§ **Texto proporcionado**
Cinco de ellas se han expedido en el período á que esta parte de nuestro trabajo se refiere: fué la primera, obra del distinguido estadista don Matías Romero, y se publicó en 1.o de Enero de 1872; la segunda se promulgó en 8 de Noviembre de 1880, siendo ministro de Hacienda don Manuel Toro; la tercera y la cuarta fueron sancionadas respectivamente en 24 de Enero de 1855 y 1.° de Marzo de 1887, cuando la mencionada Secretaría estaba á cargo del señor don Manuel Dublán, pero han sido consideradas como obra de su oficial mayor primero don José Antonio Gamboa, que por muchos años había sido administrador de la Aduana de Veracruz; la quinta y última, promulgada en 12 de Junio de 1891, poco tiempo después de la muerte del señor Dublán, fué autorizada por el citado señor Gamboa como encargado del despacho de la Secretaría, y aunque en su formación intervino una comisión especial, la presidía el señor Gamboa y sus opiniones eran preponderantes.

Examinemos ahora con algún detalle estas leyes, recordando brevemente cuál era la situación en 1867.

El gobierno republicano, como hemos dicho ya, encontró todavía vigente la Ordenanza de 1856, y en medio de la inmensa labor de crear, más que de organizar, la administración pública en todos sus ramos, el importantísimo de Hacienda quedó en manos del ilustre don José María Iglesias, que venía desempeñándolo desde 1864 y que, con el señor

Juárez y don Sebastián Lerdo de Tejada, constituía la trinidad de abogados que había presidido á la defensa contra la intervención y el imperio.

§ **Tareas escritas**
1. Según el texto sobre las leyes de Hacienda, ¿en qué fecha se promulgó la quinta y última de esas leyes?
2. Prosigue el texto sobre las leyes de Hacienda a partir de su última oración.
Los datos no intervienen en nada de esto.

(Datos)

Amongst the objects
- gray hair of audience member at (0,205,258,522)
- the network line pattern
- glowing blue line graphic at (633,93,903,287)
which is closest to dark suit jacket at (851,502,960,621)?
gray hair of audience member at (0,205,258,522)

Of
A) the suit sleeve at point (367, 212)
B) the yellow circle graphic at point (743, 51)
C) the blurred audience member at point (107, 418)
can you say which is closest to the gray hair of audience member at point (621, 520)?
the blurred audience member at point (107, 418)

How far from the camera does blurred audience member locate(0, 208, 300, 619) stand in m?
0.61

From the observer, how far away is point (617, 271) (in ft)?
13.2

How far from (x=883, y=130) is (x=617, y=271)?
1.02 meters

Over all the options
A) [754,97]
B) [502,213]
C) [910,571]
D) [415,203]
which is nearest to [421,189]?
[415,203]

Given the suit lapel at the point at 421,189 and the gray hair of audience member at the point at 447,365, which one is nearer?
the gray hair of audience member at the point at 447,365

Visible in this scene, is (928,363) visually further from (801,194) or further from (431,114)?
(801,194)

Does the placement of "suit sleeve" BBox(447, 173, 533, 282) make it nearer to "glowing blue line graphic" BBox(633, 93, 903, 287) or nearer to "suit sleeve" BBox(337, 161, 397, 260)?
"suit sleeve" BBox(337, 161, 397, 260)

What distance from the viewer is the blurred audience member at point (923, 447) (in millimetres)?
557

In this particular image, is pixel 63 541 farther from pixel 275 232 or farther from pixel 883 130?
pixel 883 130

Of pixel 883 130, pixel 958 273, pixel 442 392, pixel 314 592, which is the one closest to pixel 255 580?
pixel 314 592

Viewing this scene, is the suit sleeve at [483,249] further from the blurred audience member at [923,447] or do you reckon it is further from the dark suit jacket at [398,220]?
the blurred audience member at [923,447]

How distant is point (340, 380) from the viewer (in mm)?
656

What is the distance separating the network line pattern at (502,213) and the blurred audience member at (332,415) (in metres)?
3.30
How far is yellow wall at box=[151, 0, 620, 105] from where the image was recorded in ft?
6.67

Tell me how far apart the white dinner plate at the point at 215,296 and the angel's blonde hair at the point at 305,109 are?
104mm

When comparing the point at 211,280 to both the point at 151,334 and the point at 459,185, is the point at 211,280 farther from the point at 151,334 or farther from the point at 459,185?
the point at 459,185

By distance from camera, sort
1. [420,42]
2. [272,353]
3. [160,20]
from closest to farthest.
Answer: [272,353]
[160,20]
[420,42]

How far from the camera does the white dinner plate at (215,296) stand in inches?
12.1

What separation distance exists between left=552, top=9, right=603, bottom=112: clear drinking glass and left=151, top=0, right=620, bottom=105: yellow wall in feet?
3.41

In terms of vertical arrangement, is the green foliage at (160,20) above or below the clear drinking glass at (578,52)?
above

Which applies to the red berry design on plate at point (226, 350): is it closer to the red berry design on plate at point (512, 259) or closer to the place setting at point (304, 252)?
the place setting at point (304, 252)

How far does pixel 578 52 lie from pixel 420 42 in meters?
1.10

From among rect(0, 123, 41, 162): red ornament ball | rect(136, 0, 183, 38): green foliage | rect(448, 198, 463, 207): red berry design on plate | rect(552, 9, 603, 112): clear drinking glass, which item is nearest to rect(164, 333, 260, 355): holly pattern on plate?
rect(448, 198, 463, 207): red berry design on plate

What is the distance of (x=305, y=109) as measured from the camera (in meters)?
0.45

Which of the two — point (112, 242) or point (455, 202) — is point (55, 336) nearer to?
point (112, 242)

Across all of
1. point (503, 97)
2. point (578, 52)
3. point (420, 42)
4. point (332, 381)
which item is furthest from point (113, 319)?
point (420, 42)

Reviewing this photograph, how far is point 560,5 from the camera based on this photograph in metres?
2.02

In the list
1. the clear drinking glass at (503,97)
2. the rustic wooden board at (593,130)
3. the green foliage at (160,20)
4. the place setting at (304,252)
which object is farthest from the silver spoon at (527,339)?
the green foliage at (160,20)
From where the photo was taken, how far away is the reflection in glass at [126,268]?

§ **Respuestas del ejercicio**
1. El 12 de junio de 1891.

2.
La salud del señor Iglesias no le permitió soportar la rudísima labor material que le impuso el desempeño de la cartera de Hacienda, y á poco, en Enero de 1868, le sucedió en el puesto otro abogado, el señor don Matías Romero. El señor Iglesias, en la Memoria con que de sus actos dió cuenta al Congreso de la Unión en Febrero de ese mismo año, nos hace saber que se propuso como norma invariable de conducta y observó inflexiblemente dos principios: imponer la autoridad federal en el manejo y disposición de las rentas de la federación, prohibiendo que en estos asuntos se mezclasen los jefes y las autoridades locales, como durante la guerra había sido preciso consentirlo, y no disminuir los ingresos por ningún acto del gobierno, como en tiempos. anteriores se había hecho al celebrar contratos, generalmente leoninos, por los cuales los comerciantes, haciendo anticipos sobre los derechos aduanales, obtenían de hecho grandes rebajas en su monto. Desgraciadamente, no todos los ministros de Hacienda que le sucedieron observaron estos principios con la misma inflexibilidad que el señor Iglesias; de haberlo hecho, se habría conquistado desde entonces el gran bien de la uniformidad en los impuestos que en recientes fechas hemos alcanzado y que antes era irrealizable por la penuria del fisco y por los trastornos revolucionarios.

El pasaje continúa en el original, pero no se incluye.